Step 4: Features from the test dataset are extracted and the classification result Pij by calculating the corresponding models are obtained, i represents a kind of classification model ranging from 1 to 4, and j represents a kind of fold index, ranging from 1 to the total number of the fold classes (for example, the value of j ranges from 1 to 27 on DD-dataset).

Step 5: The average of the probabilities of the four models in each fold class are calculated. The fold class with the highest probability will be chosen as the classification result. Detailed process is shown in Figure 2.

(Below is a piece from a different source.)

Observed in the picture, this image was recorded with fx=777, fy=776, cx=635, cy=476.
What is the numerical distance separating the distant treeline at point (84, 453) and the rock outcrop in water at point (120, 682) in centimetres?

Figure 1: The training process of the four feature groups through the corresponding classifier

Figure 2: The ensemble process of calculating the test data through the models

Application scope

proFold server is based on DD-dataset, so it covers the following 27 protein fold types: (1) Globin-like, (2) Cytochrome c, (3) DNA-binding 3-helical bundle, (4) 4-helical up-and-down bundle, (5) 4-helical cytokines, (6) EF-hand, (7) Immunoglobulin-like beta-sandwich, (8) Cupredoxins, (9) Viral coat and capsid proteins, (10) ConA-like lectins/glucanases, (11) SH3-like barrel, (12) OB-fold, (13) beta-Trefoil, (14) Trypsin-like serine proteases, (15) Lipocalins, (16) (TIM)-barrel, (17) FAD (also NAD)-binding motif, (18) Flavodoxin-like, (19) NAD(P)-binding Rossmann-fold domains, (20) P-loop containing nucleotide triphosphate hydrolases, (21) Thioredoxin-like, (22) Ribonuclease H-like motif, (23) Hydrolases, (24) Periplasmic binding protein-like, (25) Belta-grasp, (26) Ferredoxin-like, and (27) Small inhibitors, toxins, lectins.